Female customer: A white one.


Customer: Hi, this is Celine. I can't get my diskette out.
Tech support: Have you tried pushing the button?
Customer: Yes, sure, it's really stuck.
Tech support: That doesn't sound good; I'll make a note.
Customer: No... wait a minute... I hadn't inserted it yet... it's still on my desk... sorry...


Tech support: Click on the 'my computer' icon on the left of the screen.
Customer: Your left or my left?



Tech support: Good day. How may I help you?
Male Customer: Hello... I can't print.
Tech support: Would you click on "start" for me and...
Customer: Listen pal; don't start getting technical on me! I'm not Bill Gates, damn it!



Customer: Hi, good afternoon, this is Martha, I can't print. Every time I try, it says 'Can't find printer'. I've even lifted the printer and placed it in front of the monitor, but the computer still says he can't find it...


Customer: I have problems printing in red...
Tech support: Do you have a color printer?
Customer: Aaaah.................... thank you.

━━━━━━━━━━━━━━━━

What to do:
(A) Reproduce the tech support exchanges from "Customer: No... wait" up to and including "Hello... I can't print.".
(B) Answer these questions about the tech support exchanges:
(i) What name does the customer who can't get her diskette out give?
(ii) Where did Martha place the printer after lifting it?
(iii) Who does the male customer who can't print say he is not?
Rely only on the tech support exchanges when answering.

Given information:
━━━━━━━━━━━━━━━━

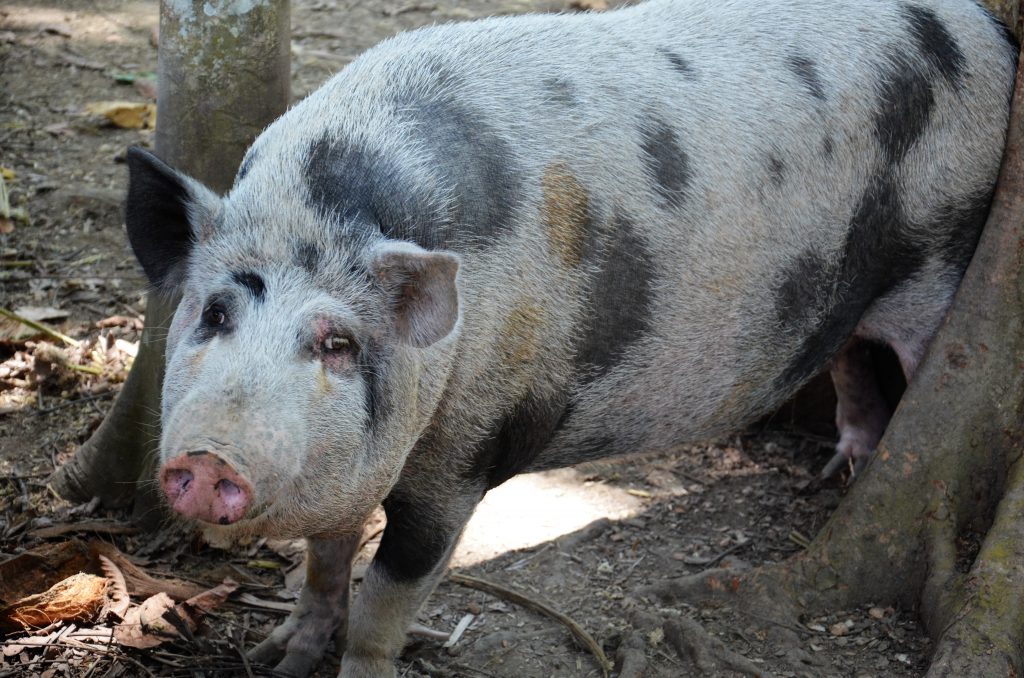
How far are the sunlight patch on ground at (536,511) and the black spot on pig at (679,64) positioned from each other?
2.01 meters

━━━━━━━━━━━━━━━━

Correct answers:
(A)
Customer: No... wait a minute... I hadn't inserted it yet... it's still on my desk... sorry...


Tech support: Click on the 'my computer' icon on the left of the screen.
Customer: Your left or my left?



Tech support: Good day. How may I help you?
Male Customer: Hello... I can't print.

(B)
(i) Celine
(ii) In front of the monitor
(iii) Bill Gates